Can you copy the lines from the one that contains "Which thing from" through the end of the material below, exactly and with nothing else?

-- BEGIN GIVEN ENTRIES --

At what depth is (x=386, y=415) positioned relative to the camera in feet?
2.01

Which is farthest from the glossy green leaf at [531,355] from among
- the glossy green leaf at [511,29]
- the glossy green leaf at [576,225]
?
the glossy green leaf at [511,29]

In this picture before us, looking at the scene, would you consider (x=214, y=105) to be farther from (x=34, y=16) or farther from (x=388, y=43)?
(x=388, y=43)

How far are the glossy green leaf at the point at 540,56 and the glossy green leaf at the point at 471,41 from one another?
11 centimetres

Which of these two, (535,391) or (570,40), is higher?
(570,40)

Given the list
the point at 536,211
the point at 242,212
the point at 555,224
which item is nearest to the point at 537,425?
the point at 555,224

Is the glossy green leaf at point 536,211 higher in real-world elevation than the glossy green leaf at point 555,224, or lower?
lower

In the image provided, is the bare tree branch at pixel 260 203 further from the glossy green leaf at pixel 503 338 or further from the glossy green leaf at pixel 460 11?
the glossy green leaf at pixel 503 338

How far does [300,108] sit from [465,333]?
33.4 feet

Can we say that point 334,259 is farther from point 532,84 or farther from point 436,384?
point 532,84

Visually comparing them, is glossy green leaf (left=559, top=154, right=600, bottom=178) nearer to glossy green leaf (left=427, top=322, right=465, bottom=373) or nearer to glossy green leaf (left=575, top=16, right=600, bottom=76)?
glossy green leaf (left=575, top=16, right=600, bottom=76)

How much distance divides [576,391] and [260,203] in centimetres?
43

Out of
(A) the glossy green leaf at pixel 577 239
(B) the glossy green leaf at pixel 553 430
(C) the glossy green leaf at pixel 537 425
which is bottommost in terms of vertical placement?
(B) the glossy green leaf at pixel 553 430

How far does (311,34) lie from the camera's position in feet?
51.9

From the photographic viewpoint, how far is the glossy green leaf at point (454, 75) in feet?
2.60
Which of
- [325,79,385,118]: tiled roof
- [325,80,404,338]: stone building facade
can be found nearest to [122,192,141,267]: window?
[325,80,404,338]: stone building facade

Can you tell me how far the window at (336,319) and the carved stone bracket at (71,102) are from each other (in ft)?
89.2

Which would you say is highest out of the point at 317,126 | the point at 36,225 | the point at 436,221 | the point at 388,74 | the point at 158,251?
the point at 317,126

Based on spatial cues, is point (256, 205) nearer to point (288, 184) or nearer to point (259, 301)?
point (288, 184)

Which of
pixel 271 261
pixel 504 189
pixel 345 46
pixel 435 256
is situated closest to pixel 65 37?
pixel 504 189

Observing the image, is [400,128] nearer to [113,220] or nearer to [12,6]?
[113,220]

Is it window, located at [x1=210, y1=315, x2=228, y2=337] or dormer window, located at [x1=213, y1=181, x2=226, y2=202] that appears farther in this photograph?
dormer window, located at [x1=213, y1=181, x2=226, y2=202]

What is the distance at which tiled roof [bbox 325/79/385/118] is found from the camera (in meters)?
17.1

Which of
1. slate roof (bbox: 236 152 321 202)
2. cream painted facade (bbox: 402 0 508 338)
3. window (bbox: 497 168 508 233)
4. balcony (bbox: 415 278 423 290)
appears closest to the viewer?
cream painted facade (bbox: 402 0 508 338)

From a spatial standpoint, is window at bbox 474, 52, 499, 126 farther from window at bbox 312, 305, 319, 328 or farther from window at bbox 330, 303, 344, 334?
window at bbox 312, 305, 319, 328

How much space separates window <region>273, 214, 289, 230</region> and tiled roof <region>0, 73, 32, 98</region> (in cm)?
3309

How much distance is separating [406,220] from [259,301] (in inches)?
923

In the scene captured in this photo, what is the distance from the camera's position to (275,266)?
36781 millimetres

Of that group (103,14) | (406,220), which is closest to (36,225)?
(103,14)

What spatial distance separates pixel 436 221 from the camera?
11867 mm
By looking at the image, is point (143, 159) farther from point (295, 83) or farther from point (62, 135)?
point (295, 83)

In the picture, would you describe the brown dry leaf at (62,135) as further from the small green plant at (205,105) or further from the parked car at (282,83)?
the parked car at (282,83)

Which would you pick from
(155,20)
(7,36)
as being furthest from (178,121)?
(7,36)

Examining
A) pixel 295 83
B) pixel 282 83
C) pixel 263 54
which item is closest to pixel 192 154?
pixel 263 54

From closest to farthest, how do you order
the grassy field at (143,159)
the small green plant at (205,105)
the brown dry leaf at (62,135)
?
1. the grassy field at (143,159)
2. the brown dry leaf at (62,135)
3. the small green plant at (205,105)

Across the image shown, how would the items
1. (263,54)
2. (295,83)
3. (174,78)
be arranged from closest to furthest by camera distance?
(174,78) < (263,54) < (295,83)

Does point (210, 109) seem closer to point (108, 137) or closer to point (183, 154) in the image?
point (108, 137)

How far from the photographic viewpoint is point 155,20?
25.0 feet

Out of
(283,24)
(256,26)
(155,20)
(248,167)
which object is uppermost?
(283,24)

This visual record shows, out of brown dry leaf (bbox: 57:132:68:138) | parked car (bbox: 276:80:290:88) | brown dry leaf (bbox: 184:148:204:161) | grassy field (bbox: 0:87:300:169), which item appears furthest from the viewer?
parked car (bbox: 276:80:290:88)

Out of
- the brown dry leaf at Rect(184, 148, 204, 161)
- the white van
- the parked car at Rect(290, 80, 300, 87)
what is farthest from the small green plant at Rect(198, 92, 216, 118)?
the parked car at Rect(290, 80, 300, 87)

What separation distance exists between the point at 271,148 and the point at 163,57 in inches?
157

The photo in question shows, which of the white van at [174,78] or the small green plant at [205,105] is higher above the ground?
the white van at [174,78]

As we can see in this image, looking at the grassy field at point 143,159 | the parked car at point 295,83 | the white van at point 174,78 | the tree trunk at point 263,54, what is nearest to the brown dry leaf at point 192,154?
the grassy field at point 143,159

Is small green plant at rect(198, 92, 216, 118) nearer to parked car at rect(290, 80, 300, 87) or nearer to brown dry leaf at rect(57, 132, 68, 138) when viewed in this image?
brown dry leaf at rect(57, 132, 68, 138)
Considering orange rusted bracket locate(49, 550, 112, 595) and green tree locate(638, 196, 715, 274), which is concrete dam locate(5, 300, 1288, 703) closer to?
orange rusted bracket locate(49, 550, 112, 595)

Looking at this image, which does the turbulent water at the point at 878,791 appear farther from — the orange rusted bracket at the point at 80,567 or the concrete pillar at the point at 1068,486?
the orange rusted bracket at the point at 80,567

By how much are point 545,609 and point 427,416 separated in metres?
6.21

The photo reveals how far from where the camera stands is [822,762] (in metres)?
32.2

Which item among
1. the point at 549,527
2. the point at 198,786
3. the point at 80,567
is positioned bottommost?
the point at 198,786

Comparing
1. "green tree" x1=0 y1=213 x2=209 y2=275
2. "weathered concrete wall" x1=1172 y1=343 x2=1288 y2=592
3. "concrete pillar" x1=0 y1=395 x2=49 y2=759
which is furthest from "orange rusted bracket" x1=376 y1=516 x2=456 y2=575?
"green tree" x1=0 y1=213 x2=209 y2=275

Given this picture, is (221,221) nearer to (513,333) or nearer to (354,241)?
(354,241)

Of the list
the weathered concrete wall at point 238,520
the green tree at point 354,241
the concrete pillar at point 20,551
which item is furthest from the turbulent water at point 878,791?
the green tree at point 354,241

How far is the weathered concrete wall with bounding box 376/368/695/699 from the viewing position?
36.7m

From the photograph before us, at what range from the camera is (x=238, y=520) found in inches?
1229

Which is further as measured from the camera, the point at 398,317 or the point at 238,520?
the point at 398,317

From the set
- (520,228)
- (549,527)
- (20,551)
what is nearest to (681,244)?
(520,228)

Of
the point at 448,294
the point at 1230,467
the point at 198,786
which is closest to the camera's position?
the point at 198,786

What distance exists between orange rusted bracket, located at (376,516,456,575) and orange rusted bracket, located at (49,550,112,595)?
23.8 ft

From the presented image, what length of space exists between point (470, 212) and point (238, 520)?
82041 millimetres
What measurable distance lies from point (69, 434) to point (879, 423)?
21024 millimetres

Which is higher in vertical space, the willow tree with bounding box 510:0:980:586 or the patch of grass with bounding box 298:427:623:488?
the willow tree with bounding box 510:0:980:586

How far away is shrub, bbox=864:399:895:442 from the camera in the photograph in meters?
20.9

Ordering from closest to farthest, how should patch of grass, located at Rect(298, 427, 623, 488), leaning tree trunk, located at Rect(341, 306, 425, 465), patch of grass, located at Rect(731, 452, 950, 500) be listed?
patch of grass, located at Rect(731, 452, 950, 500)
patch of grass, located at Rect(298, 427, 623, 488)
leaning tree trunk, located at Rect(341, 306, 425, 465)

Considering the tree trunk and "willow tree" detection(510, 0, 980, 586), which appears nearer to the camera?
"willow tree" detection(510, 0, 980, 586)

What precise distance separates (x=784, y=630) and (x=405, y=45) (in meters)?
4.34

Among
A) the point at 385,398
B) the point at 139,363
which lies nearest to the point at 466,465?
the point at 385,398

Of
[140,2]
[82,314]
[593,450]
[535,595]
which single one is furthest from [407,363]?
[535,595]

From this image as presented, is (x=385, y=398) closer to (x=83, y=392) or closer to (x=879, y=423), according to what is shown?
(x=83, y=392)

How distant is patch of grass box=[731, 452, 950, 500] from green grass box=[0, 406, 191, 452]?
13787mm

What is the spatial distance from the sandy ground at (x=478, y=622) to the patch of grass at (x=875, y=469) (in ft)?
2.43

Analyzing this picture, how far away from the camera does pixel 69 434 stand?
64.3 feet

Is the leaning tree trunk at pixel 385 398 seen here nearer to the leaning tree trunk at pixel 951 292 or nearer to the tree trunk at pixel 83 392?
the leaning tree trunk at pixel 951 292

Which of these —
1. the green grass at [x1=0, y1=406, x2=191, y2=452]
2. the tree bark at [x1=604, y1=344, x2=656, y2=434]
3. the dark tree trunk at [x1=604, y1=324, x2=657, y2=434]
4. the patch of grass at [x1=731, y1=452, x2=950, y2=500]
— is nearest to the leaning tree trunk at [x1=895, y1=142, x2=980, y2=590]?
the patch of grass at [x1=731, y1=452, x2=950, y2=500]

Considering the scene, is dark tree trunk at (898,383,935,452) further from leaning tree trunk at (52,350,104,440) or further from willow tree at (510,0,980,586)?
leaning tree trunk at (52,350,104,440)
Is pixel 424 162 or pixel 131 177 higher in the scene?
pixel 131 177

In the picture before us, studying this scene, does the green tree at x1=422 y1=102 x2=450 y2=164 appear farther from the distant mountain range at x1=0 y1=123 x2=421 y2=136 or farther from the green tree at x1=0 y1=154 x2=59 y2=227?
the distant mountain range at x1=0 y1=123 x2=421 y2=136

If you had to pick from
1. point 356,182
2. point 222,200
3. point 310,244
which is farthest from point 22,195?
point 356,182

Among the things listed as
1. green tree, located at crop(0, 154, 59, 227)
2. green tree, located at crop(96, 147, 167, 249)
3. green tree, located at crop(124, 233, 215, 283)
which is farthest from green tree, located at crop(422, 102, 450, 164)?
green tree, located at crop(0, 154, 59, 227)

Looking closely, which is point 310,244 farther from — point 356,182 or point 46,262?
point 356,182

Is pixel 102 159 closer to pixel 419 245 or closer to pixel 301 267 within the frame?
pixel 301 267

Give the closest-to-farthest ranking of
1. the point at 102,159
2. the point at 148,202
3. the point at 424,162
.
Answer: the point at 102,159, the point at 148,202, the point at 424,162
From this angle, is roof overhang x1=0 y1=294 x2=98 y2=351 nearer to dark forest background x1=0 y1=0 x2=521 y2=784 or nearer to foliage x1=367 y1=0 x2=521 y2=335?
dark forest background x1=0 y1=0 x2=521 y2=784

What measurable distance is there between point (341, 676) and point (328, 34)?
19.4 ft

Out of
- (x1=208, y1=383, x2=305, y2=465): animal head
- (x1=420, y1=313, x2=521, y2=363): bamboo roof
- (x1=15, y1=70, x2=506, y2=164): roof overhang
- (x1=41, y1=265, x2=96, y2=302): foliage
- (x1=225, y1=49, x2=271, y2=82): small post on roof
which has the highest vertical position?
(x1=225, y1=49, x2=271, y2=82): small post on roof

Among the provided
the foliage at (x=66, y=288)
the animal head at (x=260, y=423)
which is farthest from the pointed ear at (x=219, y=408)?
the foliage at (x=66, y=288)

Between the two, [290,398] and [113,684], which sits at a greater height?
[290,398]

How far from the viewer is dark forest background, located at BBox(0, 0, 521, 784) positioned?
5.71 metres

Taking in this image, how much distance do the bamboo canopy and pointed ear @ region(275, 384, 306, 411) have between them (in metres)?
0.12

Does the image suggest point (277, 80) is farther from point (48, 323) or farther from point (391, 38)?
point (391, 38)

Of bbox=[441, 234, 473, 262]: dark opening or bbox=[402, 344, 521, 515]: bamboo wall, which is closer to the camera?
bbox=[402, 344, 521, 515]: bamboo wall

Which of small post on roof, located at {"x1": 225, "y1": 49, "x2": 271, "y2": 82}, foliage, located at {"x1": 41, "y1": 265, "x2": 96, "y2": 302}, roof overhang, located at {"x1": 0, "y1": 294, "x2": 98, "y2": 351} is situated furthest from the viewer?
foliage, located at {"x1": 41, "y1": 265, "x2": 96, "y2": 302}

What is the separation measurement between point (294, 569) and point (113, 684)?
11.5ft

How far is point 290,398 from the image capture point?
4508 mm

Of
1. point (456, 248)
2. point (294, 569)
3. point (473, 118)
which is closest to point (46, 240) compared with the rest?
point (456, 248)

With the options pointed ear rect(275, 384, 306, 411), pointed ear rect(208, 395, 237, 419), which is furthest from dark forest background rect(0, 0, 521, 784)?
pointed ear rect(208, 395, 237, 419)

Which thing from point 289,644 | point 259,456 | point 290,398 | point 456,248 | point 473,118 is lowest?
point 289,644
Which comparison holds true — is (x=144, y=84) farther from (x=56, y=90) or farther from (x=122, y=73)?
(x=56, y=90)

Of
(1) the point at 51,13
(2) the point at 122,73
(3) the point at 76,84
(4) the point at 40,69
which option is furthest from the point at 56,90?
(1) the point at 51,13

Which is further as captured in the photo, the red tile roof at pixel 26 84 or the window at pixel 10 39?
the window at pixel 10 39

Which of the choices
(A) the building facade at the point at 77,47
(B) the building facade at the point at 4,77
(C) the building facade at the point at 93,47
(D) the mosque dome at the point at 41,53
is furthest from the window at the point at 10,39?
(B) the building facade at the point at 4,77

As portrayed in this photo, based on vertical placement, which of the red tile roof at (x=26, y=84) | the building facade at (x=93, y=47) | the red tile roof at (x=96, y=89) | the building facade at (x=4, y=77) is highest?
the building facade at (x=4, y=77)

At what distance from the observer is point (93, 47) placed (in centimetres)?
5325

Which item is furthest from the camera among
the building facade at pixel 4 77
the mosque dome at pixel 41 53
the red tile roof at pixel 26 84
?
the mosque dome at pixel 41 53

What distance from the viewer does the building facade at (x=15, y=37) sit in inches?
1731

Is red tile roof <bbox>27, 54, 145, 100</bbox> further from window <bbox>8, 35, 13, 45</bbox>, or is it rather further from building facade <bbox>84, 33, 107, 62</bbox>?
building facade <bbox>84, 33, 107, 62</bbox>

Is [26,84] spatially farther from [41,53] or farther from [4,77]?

-- END GIVEN ENTRIES --

• _WORKED SOLUTION_
Which thing from point 289,644 | point 259,456 | point 290,398 | point 456,248 | point 473,118 is lowest?
point 289,644
Which comparison holds true — is (x=144, y=84) farther from (x=56, y=90) or farther from (x=122, y=73)?
(x=56, y=90)

Of
(1) the point at 51,13
(2) the point at 122,73
(3) the point at 76,84
(4) the point at 40,69
which option is furthest from the point at 56,90?
(1) the point at 51,13

Which is further as captured in the photo, the red tile roof at pixel 26 84 or the window at pixel 10 39?
the window at pixel 10 39

Which of the choices
(A) the building facade at the point at 77,47
(B) the building facade at the point at 4,77
(C) the building facade at the point at 93,47
(D) the mosque dome at the point at 41,53
is furthest from the window at the point at 10,39?
(B) the building facade at the point at 4,77

As portrayed in this photo, based on vertical placement, which of the red tile roof at (x=26, y=84) | the building facade at (x=93, y=47) | the red tile roof at (x=96, y=89) | the building facade at (x=4, y=77) is highest?
the building facade at (x=4, y=77)

At what distance from the observer is point (93, 47) placed (in centimetres)?
5325

Which item is furthest from the camera among
the building facade at pixel 4 77
the mosque dome at pixel 41 53
the red tile roof at pixel 26 84
?
the mosque dome at pixel 41 53

What distance from the viewer does the building facade at (x=15, y=37) sit in inches?
1731

Is red tile roof <bbox>27, 54, 145, 100</bbox> further from window <bbox>8, 35, 13, 45</bbox>, or is it rather further from building facade <bbox>84, 33, 107, 62</bbox>?
building facade <bbox>84, 33, 107, 62</bbox>

Is [26,84] spatially farther from [41,53] or farther from [4,77]?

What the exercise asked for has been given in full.